As an improvement to reduce the “x-example” header size, we can try to send only the feature flags we need based on the current request.
Benefits
- Centralized configuration: There is an entry point where we can manipulate data before exposing it to the applications.
- Cloudflare Workers KV as storage: The feature flags are stored in a global and low-latency key-value data store with a cache system.
Caveats
- HTTP request size: Usually origin servers have limits for the HTTP request, in our case the Amazon API Gateway has a hard size limit of 10240 bytes for the HTTP headers size.
- Page cache on the Cloudflare Worker: The percentage of cache hits can be small since the “x-example” header isn’t always the same because of the possible values from the feature flags.
For our customer use case, the benefits overweighted the caveats. We ensured every team had a single entry point, minimized the requests and flicker effect by following the BFF pattern and the Cache-Hit-Ratio was still very acceptable.
A few alternatives
There are different approaches for feature flags, depending on what you need to optimize for.
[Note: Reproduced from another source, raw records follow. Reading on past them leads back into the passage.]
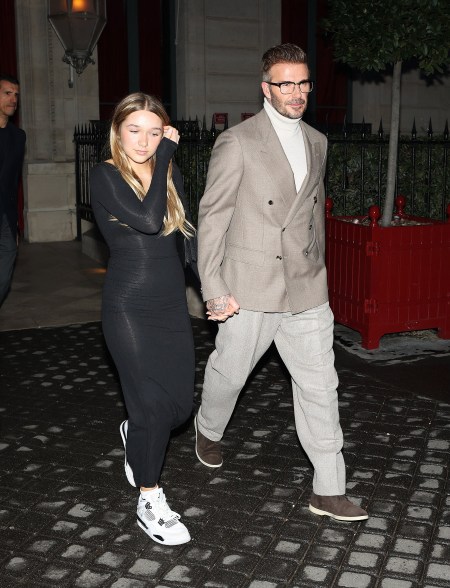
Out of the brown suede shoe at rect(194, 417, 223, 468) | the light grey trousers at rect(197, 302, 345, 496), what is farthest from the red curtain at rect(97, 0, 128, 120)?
the light grey trousers at rect(197, 302, 345, 496)

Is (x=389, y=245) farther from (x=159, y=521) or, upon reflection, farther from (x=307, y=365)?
(x=159, y=521)

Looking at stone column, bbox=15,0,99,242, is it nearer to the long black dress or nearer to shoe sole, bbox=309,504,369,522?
the long black dress

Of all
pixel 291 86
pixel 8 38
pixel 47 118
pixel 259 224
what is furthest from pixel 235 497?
pixel 8 38

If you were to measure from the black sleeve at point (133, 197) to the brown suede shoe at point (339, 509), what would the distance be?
1.55 meters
For smaller teams maybe you don’t need the flexibility of a platform like Split or if they are not updated frequently you can play differently with caches.
- Cache the request locally and play with the sync times you need for your use case
- Define feature flags as environment variables directly in the code when they don't change frequently (this means, you will need to deploy every time you want to change the configuration)
- Use the SSM to store the feature flags and then turn them on and off through the AWS console
Conclusion
At xgeeks, our mission is to empower teams and transform them into high-performing organizations.
By empowering our customer to integrate feature flags into their Software Development Lifecycle, we achieved a remarkable enhancement in the collaboration between Product Managers and Software Engineers. This implementation provided them with greater control over the features, leading to streamlined communication and improved coordination.
Moreover, this breakthrough prompted a transformation in the branching strategy, transitioning to trunk-based development. This strategic shift had a profound impact on the velocity of software releases to production. The adoption of feature flags and trunk-based development resulted in shorter feedback loop cycles with end users, enabling rapid iteration and refinement!